In a few cases, a truck accident lawsuit may be prosecuted under strict liability, which means that it is not necessary to show negligence on the part of the defendant; you must merely prove that you had an accident and it can be traced back to the defendant’s actions. This standard can only be used in a few situations, typically involving defective consumer products.
Types of Damages
The three types of damages you may collect in a truck accident lawsuit, as with any suit, are:
- Economic damages, which include losses that can be quantified, such as medical bills, damaged property, and lost wages;
- Non-economic damages, which include less easily quantifiable costs, such as pain and suffering; and
- Punitive damages, which are sometimes awarded by a jury for no other purpose than to punish an especially egregious offender.
The types of damages you are eligible to collect will depend on your case — and the quality of your semi truck accident lawyer.
What to Do If You Are in a Truck Accident
In the event of a truck accident, you should take the same steps as in any ordinary motor vehicle accident.

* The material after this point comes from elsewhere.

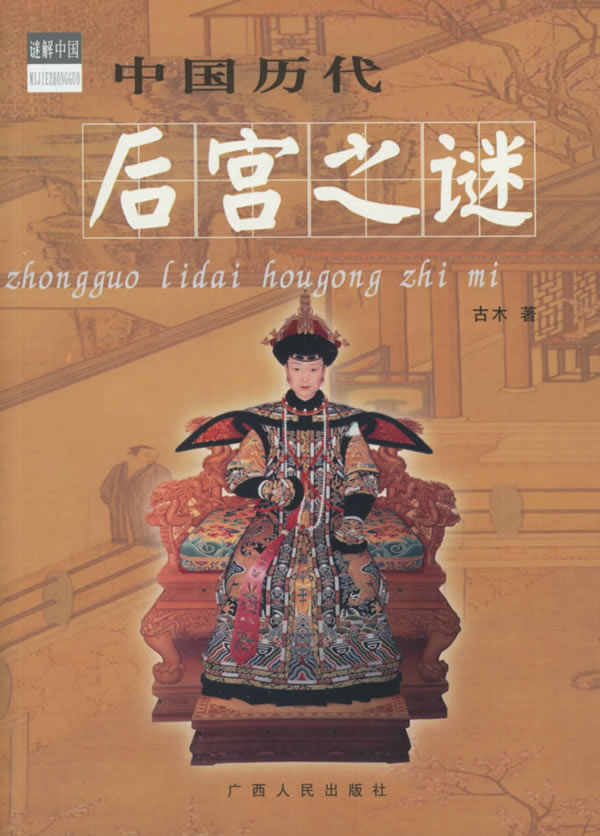 中国历代后宫之谜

First, make sure that you and others involved in are safe. Call 911 if you see any injuries, and do not attempt to move any injured people (unless necessary to get them out of the road). If your car is still working, try to move it out of the way of traffic.
Next, exchange information with the truck driver. If the truck driver flees the scene, try to get a thorough description of the truck. A lawyer may help subpoena footage from any nearby security cameras.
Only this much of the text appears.